> [The exercise]: Copy out each of the entries below word for word, leaving out the pictures.

Stored entries:
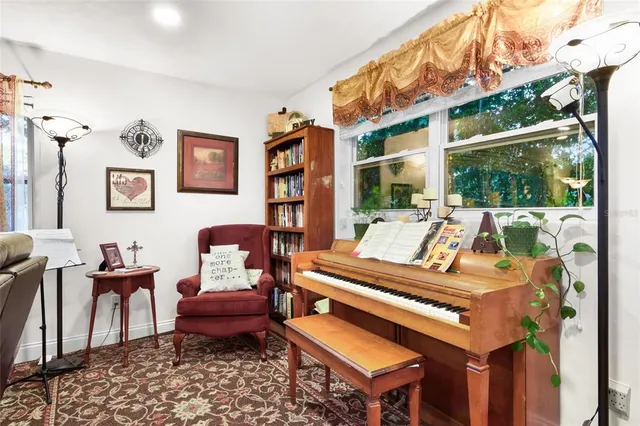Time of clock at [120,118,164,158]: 5:59
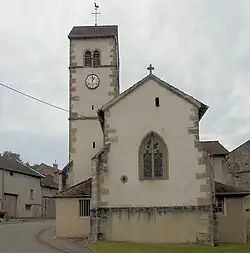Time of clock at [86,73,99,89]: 1:00
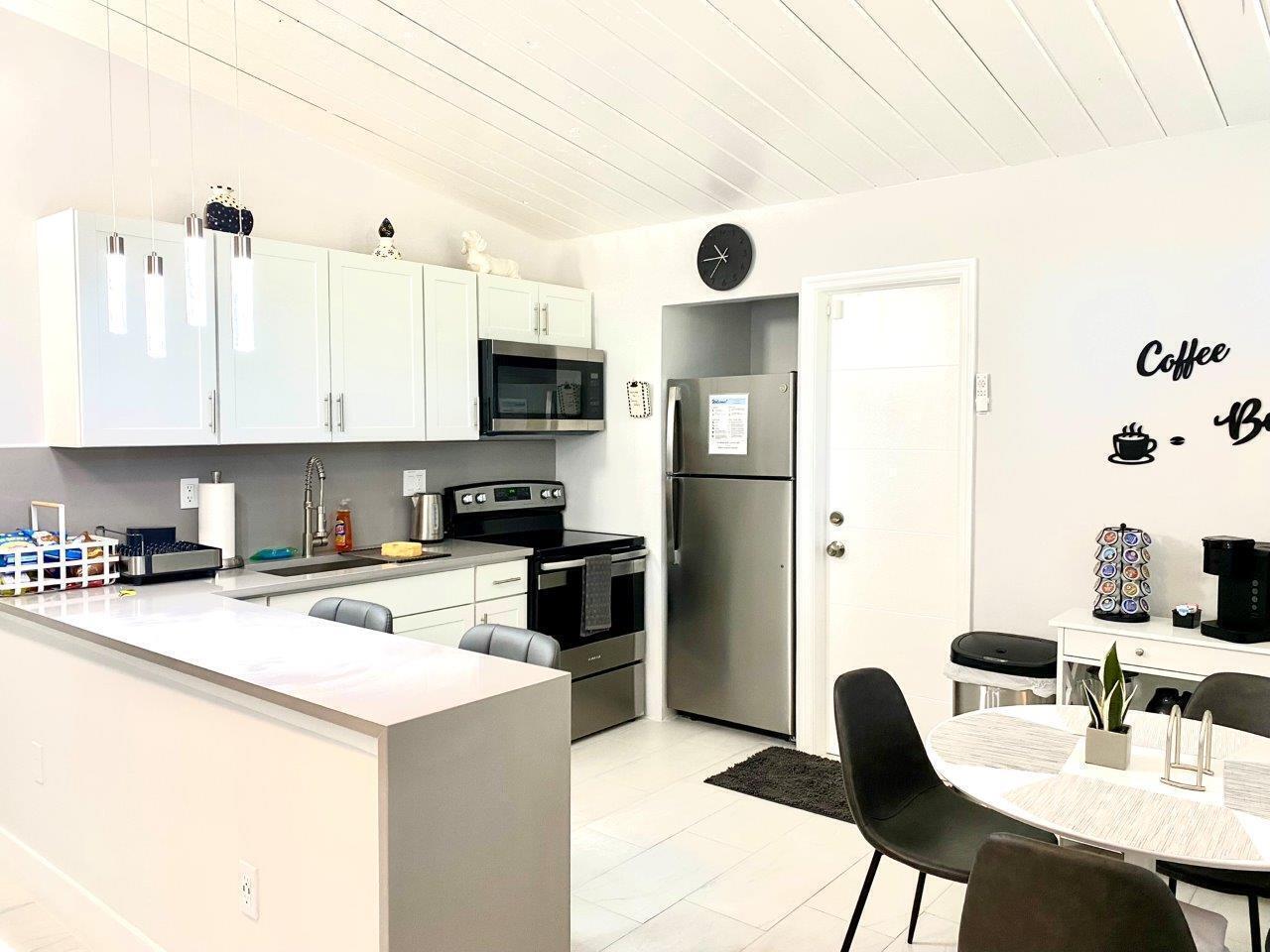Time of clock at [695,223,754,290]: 10:45
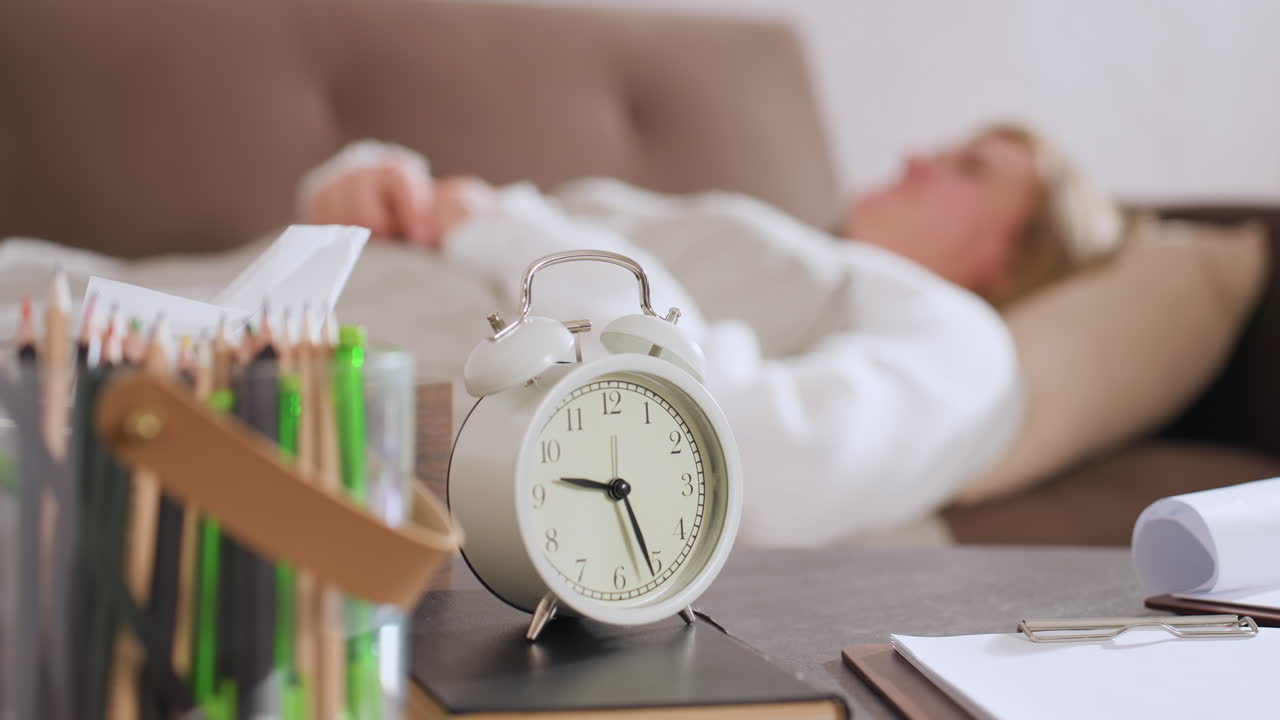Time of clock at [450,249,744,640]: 9:26
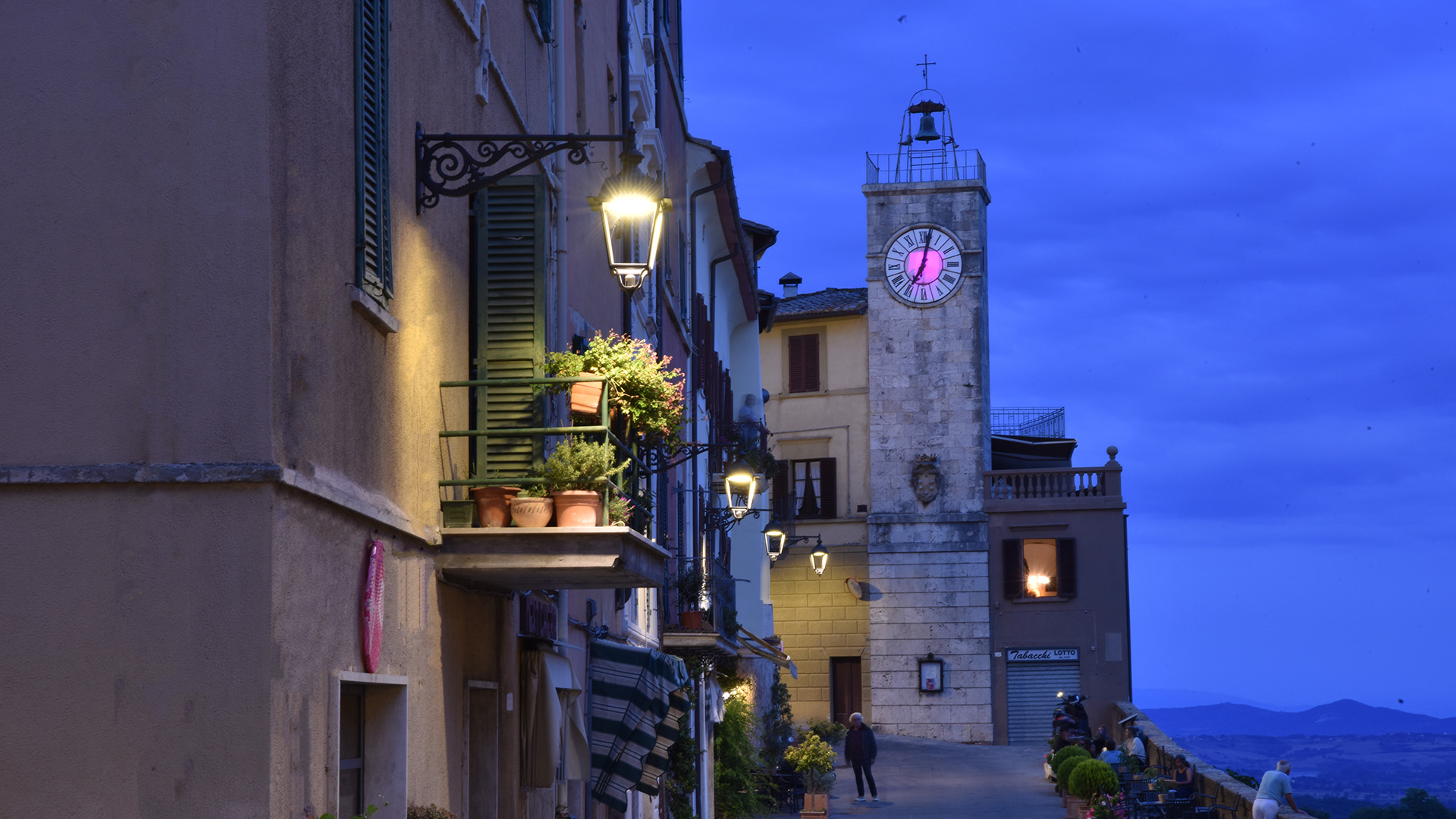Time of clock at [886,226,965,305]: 7:01
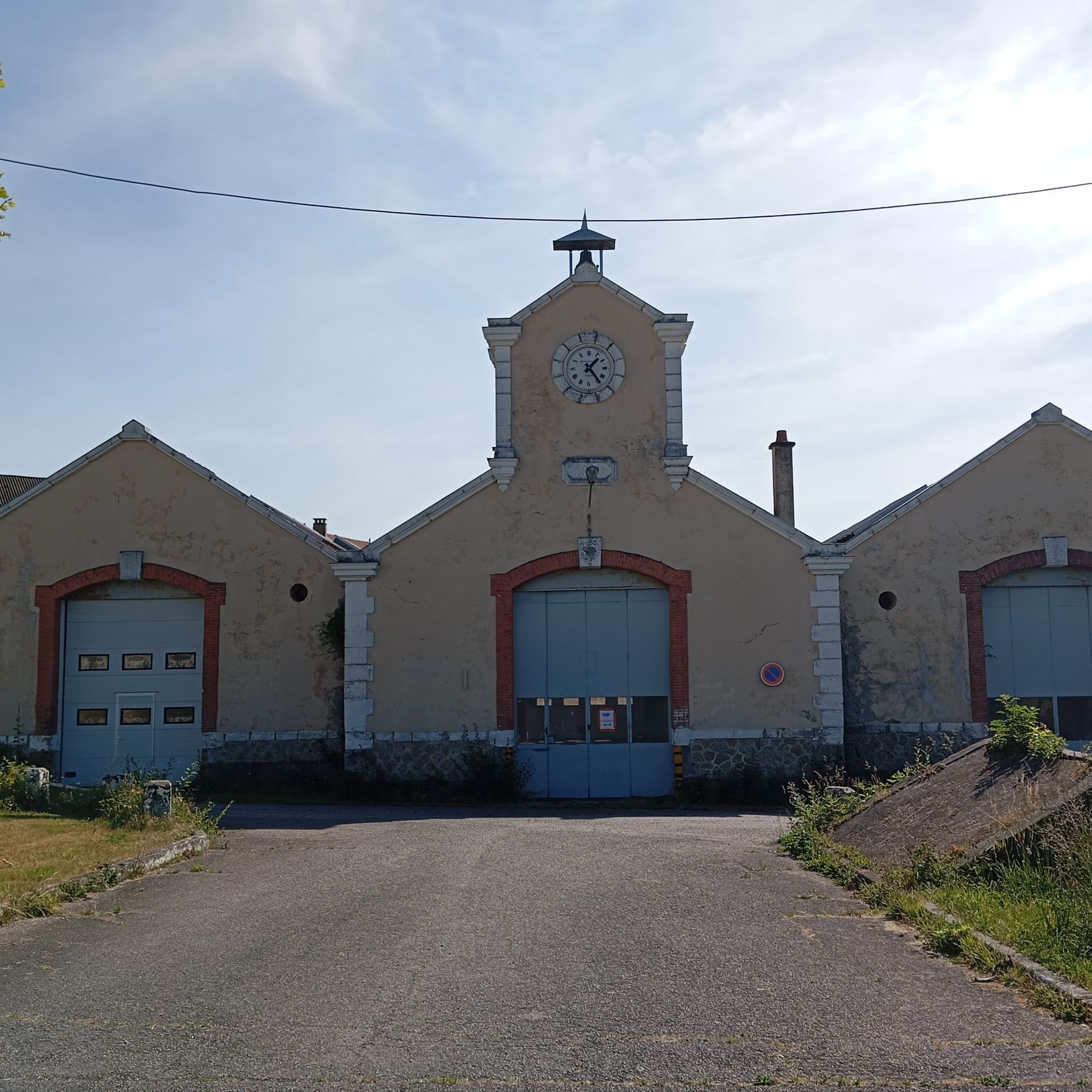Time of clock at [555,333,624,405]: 1:23
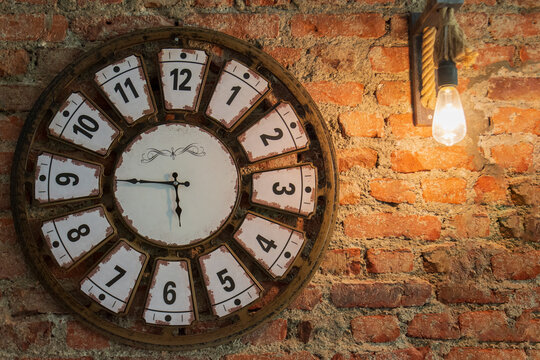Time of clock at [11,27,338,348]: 5:45
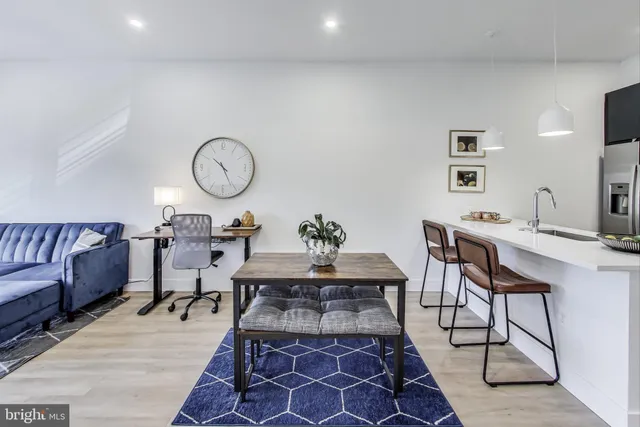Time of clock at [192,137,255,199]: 10:25
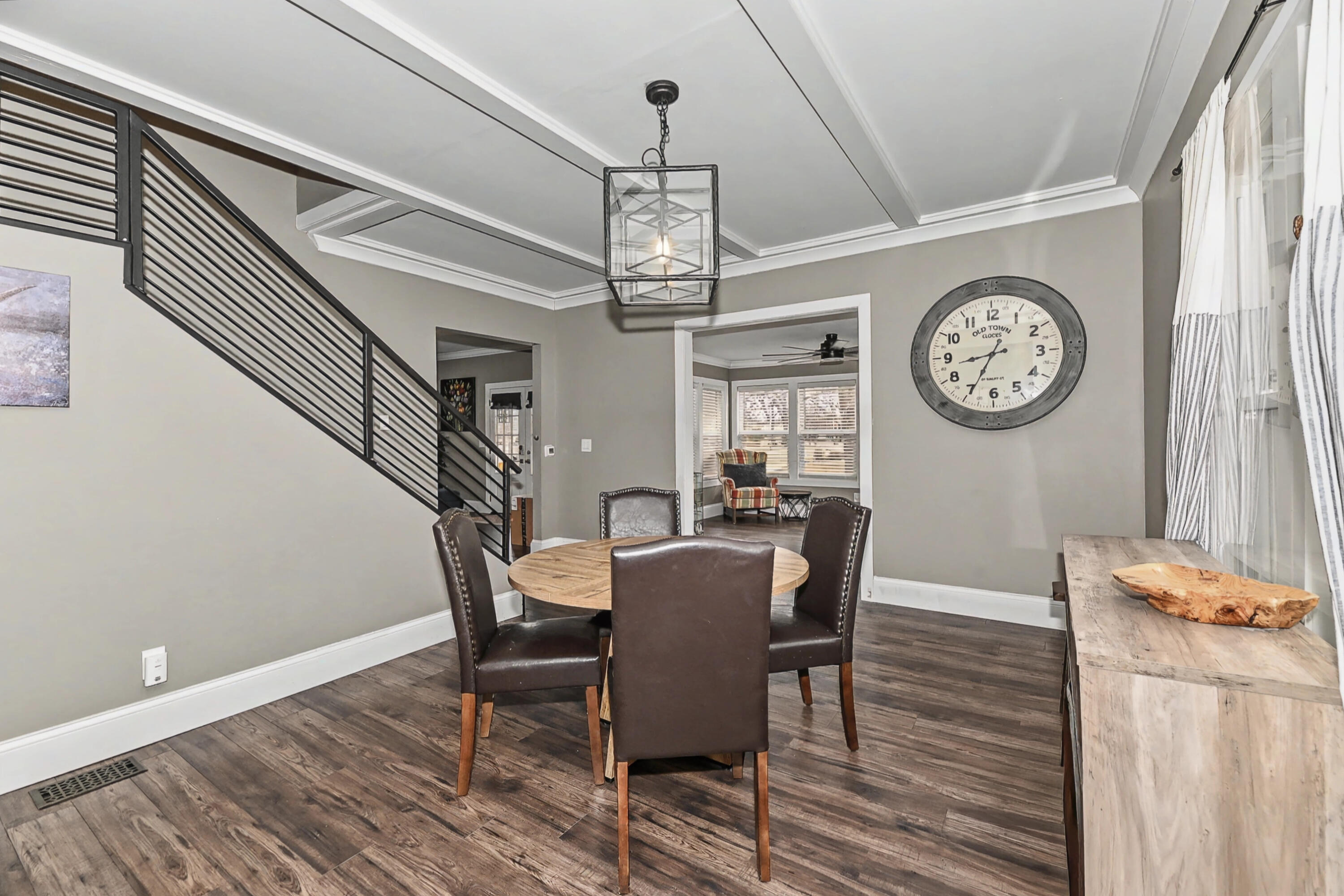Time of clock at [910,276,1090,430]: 8:34
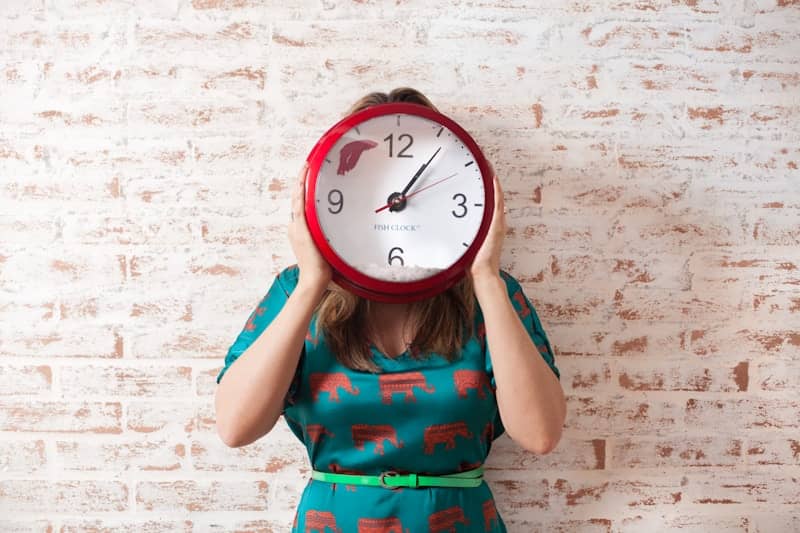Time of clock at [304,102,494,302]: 1:06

> [Response to the task]:
Time of clock at [120,118,164,158]: 5:59
Time of clock at [86,73,99,89]: 1:00
Time of clock at [695,223,754,290]: 10:45
Time of clock at [450,249,744,640]: 9:26
Time of clock at [886,226,965,305]: 7:01
Time of clock at [555,333,624,405]: 1:23
Time of clock at [11,27,338,348]: 5:45
Time of clock at [192,137,255,199]: 10:25
Time of clock at [910,276,1090,430]: 8:34
Time of clock at [304,102,494,302]: 1:06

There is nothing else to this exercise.